** Begin PASSAGE GIVEN **
The play is structured around these stories — a gruesome yet playful Tim Burton come Brothers Grimm series of fairytales. For their telling, Katurian (Peter Campion) becomes narrator as events from his past, and also his imagination, are acted out behind him. These are the play’s most successful scenes. Campion sits with his face lit, whilst behind him the hydraulic stage-set slides apart to reveal an open façade of rooms from Katurian’s childhood home. As an audience, we can almost see a thought bubble extending from Kanturian’s head around the painful memories of an abusive childhood.

Despite this, Katurian displays a remarkable tenderness towards his brother with an intellectual disability (Michael Ford-FitzGerald), and naivety with the interrogators. Better known as a stand-up comic, David McSavage as Tupolski brings a deadpan tone and timing to the role, but certainly lacks the range of Campion. However, he is by no means outshone next to seasoned stage actor Gary Lydon, playing his more aggressive but emotional partner, Ariel.
** End PASSAGE GIVEN **
- _PROBLEM A_: Locate each line in the rows below that contains the word "door", and copy those lines.
** Begin LISTING **
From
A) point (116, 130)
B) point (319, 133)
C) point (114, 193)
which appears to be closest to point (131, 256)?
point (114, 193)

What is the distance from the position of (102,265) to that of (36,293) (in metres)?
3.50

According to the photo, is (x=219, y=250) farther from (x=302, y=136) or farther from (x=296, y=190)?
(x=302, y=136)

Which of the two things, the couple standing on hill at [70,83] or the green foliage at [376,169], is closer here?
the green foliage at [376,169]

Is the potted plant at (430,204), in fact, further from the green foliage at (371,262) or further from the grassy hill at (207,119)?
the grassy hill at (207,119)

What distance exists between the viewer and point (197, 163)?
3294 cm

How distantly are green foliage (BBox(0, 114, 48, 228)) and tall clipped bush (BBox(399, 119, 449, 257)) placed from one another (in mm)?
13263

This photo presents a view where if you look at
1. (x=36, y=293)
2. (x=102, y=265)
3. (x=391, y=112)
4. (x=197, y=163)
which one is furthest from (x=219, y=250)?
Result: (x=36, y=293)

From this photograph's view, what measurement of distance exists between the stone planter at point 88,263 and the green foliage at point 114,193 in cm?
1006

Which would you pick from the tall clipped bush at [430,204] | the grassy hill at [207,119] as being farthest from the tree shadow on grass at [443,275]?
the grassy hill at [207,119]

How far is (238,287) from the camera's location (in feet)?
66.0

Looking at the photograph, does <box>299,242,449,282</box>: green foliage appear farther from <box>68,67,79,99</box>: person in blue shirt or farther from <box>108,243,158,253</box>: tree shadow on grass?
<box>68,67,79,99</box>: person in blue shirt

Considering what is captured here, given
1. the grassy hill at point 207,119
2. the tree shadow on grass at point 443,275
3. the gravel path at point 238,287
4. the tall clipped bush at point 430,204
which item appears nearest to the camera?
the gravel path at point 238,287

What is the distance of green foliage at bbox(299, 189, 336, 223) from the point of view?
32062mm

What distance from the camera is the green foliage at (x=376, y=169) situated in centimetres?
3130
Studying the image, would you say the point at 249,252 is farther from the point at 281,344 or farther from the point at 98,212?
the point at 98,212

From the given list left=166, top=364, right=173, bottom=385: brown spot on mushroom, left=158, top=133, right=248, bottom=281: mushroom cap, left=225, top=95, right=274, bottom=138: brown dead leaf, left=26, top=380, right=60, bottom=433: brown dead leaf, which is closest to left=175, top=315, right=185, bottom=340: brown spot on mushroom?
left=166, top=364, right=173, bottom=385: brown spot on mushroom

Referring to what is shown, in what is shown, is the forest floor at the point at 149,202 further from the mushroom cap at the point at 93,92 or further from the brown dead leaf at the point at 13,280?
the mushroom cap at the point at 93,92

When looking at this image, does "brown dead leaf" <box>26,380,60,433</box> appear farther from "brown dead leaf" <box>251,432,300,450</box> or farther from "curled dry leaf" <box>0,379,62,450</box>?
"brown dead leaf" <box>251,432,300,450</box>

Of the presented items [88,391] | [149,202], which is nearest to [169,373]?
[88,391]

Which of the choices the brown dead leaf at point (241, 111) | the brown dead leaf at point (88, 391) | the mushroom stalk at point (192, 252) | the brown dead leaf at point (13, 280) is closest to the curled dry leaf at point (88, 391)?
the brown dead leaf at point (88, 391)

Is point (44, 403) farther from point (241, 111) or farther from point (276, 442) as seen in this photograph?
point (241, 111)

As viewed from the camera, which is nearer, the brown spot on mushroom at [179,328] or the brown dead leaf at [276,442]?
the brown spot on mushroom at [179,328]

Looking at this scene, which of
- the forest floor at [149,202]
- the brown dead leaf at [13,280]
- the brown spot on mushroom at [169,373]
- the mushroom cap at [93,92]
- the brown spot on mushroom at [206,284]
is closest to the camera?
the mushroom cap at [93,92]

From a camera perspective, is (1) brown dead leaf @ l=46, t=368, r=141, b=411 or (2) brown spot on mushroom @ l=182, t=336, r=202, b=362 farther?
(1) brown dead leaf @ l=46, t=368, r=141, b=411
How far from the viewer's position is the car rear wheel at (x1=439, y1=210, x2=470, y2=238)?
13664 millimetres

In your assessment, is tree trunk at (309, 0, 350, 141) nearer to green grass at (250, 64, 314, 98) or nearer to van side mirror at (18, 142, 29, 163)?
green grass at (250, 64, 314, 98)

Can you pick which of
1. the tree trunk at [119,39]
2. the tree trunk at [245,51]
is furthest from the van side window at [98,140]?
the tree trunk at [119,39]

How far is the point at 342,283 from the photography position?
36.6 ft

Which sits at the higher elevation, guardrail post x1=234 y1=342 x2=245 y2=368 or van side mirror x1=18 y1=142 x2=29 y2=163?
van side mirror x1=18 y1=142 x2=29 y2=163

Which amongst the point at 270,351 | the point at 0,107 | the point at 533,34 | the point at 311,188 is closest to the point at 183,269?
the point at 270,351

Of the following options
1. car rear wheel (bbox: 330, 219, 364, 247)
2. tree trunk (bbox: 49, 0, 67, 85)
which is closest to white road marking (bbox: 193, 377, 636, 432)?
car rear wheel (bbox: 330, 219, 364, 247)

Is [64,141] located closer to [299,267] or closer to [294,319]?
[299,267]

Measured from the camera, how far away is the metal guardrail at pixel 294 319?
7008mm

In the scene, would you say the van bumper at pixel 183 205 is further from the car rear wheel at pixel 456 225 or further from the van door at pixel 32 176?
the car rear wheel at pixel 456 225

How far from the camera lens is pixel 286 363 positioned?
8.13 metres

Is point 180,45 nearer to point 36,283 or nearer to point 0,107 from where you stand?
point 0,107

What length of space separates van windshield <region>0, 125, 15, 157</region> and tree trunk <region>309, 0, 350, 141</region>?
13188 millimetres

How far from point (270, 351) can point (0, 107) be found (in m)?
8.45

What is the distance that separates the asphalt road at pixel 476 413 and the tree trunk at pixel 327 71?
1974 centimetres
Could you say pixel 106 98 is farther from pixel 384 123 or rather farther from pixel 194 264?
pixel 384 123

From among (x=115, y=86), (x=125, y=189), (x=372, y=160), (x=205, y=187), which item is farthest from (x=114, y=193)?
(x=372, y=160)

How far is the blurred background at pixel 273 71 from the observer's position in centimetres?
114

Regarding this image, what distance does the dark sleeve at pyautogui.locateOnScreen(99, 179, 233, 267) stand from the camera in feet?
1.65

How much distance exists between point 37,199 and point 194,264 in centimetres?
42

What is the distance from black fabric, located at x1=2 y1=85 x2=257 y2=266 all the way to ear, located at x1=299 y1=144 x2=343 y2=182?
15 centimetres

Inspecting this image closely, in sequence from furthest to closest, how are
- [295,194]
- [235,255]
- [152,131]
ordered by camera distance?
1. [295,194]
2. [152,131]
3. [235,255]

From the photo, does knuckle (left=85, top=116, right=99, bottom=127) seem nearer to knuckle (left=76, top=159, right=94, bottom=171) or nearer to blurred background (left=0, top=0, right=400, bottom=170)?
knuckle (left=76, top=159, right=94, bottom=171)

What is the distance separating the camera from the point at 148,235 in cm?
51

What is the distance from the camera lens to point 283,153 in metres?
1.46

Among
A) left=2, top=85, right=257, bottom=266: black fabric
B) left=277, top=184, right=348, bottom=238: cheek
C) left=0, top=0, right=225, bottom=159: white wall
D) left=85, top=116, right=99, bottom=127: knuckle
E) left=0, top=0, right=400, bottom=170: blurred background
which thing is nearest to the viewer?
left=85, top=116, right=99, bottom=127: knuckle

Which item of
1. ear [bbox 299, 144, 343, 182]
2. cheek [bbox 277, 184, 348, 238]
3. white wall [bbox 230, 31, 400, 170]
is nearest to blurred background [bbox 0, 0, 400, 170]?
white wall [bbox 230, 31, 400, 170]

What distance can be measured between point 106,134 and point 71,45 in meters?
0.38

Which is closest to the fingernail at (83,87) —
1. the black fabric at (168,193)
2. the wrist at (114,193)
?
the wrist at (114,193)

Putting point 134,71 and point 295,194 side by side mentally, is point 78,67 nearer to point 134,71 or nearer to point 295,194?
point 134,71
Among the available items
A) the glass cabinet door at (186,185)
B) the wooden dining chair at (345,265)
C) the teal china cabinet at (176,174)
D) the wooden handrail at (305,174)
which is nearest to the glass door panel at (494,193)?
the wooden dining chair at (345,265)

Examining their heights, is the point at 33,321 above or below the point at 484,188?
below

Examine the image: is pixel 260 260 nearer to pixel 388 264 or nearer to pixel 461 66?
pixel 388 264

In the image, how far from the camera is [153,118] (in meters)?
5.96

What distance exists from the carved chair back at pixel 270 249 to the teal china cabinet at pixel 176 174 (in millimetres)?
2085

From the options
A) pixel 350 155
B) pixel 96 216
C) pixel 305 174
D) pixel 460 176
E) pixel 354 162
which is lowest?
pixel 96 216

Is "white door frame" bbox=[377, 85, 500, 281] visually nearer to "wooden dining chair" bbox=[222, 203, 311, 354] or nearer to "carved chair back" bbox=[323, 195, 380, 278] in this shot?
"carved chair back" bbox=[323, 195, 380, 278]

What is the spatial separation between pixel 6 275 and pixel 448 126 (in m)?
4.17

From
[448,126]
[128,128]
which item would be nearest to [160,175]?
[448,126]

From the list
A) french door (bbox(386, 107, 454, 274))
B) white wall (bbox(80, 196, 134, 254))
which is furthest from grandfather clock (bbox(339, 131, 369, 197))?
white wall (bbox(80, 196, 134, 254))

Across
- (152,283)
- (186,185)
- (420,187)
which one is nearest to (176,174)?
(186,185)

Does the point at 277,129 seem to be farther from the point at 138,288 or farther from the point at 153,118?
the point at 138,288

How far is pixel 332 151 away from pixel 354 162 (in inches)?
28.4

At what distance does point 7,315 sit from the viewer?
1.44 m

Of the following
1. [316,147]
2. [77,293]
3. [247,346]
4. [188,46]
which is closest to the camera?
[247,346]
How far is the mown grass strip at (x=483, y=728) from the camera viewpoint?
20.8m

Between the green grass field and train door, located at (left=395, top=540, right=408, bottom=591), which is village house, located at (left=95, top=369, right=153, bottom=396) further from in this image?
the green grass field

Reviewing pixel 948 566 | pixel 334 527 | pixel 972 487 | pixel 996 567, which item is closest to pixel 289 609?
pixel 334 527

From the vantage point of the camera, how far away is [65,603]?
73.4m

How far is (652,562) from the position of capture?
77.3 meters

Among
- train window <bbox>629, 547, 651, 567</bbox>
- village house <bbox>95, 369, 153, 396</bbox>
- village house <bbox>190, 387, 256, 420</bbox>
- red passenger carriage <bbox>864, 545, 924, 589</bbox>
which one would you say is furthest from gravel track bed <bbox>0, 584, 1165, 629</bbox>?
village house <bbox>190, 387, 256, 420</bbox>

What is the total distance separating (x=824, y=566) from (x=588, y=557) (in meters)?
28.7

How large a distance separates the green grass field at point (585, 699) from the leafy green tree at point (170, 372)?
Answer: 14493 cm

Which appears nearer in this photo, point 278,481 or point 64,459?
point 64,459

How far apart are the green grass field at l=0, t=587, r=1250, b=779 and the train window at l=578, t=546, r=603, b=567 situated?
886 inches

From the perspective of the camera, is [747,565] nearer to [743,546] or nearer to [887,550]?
** End LISTING **
- _PROBLEM B_: Reproduce word for word the part of the play review that begins at "Despite this, Katurian" and ends after "emotional partner, Ariel.".

- _FINAL ANSWER A_:
In the scene, would you say the van bumper at pixel 183 205 is further from the car rear wheel at pixel 456 225 or further from the van door at pixel 32 176?
A) the glass cabinet door at (186,185)
which is nearest to the glass door panel at (494,193)?
Is "white door frame" bbox=[377, 85, 500, 281] visually nearer to "wooden dining chair" bbox=[222, 203, 311, 354] or nearer to "carved chair back" bbox=[323, 195, 380, 278] in this shot?
A) french door (bbox(386, 107, 454, 274))
Between the green grass field and train door, located at (left=395, top=540, right=408, bottom=591), which is village house, located at (left=95, top=369, right=153, bottom=396) further from in this image?

- _FINAL ANSWER B_:
Despite this, Katurian displays a remarkable tenderness towards his brother with an intellectual disability (Michael Ford-FitzGerald), and naivety with the interrogators. Better known as a stand-up comic, David McSavage as Tupolski brings a deadpan tone and timing to the role, but certainly lacks the range of Campion. However, he is by no means outshone next to seasoned stage actor Gary Lydon, playing his more aggressive but emotional partner, Ariel.